Sigmund erklärte, dass es aus seiner Sicht "sinnvoll und wünschenswert" sei, dass sich alle Landkreise, die dem MVV angehörten, an den Zahlungen beteiligten, denn es sei schwer vermittelbar, wenn etwa in Freising - wo sich der Landkreis laut Sigmund in einer Vorbesprechung schon einstimmig für die Sonderzahlungen ausgesprochen hat - die Zahlung erfolge, im Landkreis Dachau aber nicht. Zudem warnte er davor, dass eine Nichtzahlung im schlimmsten Fall zu einer Insolvenzwelle führen könnte, die den Landkreis dann deutlich teurer zu stehen kommen würde, als jetzt temporär finanzielle Unterstützung zu leisten.

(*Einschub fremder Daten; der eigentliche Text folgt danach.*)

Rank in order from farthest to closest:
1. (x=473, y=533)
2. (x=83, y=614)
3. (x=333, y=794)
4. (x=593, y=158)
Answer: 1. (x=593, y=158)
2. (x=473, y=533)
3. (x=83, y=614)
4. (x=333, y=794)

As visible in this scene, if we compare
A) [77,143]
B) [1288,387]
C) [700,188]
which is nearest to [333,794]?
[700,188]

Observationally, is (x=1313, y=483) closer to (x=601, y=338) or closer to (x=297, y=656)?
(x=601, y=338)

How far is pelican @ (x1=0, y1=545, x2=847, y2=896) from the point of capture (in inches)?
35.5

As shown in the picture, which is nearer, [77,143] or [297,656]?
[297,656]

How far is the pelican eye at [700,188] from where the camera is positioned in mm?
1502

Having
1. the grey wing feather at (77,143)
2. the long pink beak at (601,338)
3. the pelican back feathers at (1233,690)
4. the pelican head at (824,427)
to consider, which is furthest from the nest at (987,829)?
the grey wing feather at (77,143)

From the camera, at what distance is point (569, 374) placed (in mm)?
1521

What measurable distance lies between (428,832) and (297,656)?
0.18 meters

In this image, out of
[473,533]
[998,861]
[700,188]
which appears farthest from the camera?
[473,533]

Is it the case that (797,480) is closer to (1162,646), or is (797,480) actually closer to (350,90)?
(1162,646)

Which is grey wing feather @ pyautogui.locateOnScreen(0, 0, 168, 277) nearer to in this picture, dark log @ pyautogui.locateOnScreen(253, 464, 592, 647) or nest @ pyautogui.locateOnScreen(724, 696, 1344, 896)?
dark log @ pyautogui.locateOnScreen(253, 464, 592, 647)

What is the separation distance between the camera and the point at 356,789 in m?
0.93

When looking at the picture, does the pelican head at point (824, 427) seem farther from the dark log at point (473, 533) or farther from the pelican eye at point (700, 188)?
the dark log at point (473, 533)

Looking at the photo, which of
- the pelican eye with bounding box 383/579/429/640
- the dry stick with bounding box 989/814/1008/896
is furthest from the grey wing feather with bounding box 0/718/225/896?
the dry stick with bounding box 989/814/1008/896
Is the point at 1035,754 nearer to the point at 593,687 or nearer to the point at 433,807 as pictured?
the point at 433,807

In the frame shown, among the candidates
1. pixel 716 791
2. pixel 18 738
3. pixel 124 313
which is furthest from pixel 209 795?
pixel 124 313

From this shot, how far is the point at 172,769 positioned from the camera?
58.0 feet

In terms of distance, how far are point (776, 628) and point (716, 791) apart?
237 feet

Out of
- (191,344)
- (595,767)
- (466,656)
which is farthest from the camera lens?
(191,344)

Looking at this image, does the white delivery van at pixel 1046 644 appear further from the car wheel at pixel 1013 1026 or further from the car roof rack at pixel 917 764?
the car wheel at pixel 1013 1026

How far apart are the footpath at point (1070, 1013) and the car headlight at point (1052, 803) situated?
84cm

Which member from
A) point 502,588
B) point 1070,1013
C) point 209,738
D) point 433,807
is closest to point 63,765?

Im Zusammenhang mit den "Unsicherheitsfaktoren" für den MVV-Haushalt erwähnte Sigmund neben den steigenden Energiepreisen auch die Verstärkerbusse, die pandemiebedingt nach wie vor im Einsatz sind, sowie das geplante 9-Euro-Ticket, das ab Juni drei Monate verfügbar sein wird, und - das ist jetzt schon klar - für den MVV Ertragseinbußen bedeuten wird - und das bei ohnehin nach wie vor weniger zahlenden Fahrgästen als noch in Vor-Pandemie-Zeiten. Landrat Stefan Löwl (CSU) kritisierte das 9-Euro-Ticket, wie auch das 365-Euro-Ticket, das derzeit nur Schülern zur Verfügung steht, aber auch für Studenten und andere Personengruppen immer wieder im Gespräch ist, als "reinen PR-Gag". Schließlich gehe es nicht darum, den ÖPNV immer nur billiger zu machen, es gehe vor allem darum, mehr Fahrangebote zu bieten, so dass der ÖPNV eine wirkliche Alternative zum Auto darstelle.

Bezogen auf die Sonderzahlung, um zumindest die sehr stark gestiegenen Energiepreise auszugleichen, erklärte Sigmund, nach Abwägung aller Für und Wider sei die Bewilligung der Sonderzahlungen aus Sicht der Verwaltung letztlich "alternativlos". Dies sahen die Kreisrätinnen und Kreisräten der Ausschüsse nach Sigmunds Ausführungen offenbar ähnlich: Sie sprachen sich einstimmig für die Bewilligung der Sonderzahlungen aus.